Bill Willis personal archive

Seduced by this magical playground, many of them built their secret garden inside the ramparts of the medina, like Paul Getty, who asked his friend Willis to restore the magnificent Zahia palace (later taken over by Alain Delon then Bernard-Henri Lévy). This will be the architect's first work in Morocco. Willis embodies pure chic with his Montgomery Clift physique. Same charming look, framed by high cheekbones, but with green eyes and curly black hair. “I have never met someone so glamorous. Bill had exceptional taste and style. It's a pity that Marianne [Faithfull] is traveling, she would have liked to talk to you about him, ”says Bill Strongi, a former friend of the architect, reached by telephone in Italy. With the English singer and a handful of others, this former hairdresser is one of the rare survivors of this merry band who was not carried away by AIDS or the abuse of parties, kif and cocaine. Missing the art dealer Robert Fraser, missing Joe McPhilipps, director of the American School of Tangier or Preston Scott, the old college classmate, missing the beautiful Talitha Getty, killed by an overdose at the age of 30, missing the couturier Yves Saint Laurent, to whom Morocco owes so much.

“At the time, Marrakech was a sleeping princess shunned by the Rabatis and the Casaouis,” recalls Quito Fierro, the secretary general of the Majorelle garden, who knew Willis well.

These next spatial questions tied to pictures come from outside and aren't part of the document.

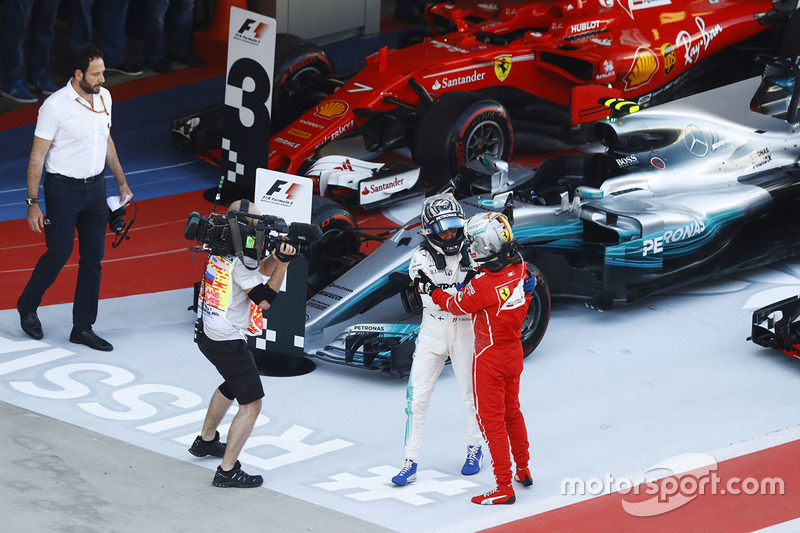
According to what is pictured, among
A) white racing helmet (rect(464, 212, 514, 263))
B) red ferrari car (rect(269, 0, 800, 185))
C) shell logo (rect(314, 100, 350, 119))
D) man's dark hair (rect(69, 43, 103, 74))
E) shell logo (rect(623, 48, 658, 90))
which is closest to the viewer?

The palm grove is still wild. Jacqueline Foissac, her mother, now 89 years old, was one of those pioneers who acquired land to build there in 1968. “We didn't have electricity but we gave incredible parties every night! The city then has no more than one nightclub and two bars where alcohol is served. But it is behind the scenes, in private parties, that the party takes place. The most sumptuous villas open onto lush gardens tamed by the best landscape designers, such as Madison Cox, author of the Majorelle garden and that of the Oasis villa, residence of Pierre Bergé and the late Saint Laurent.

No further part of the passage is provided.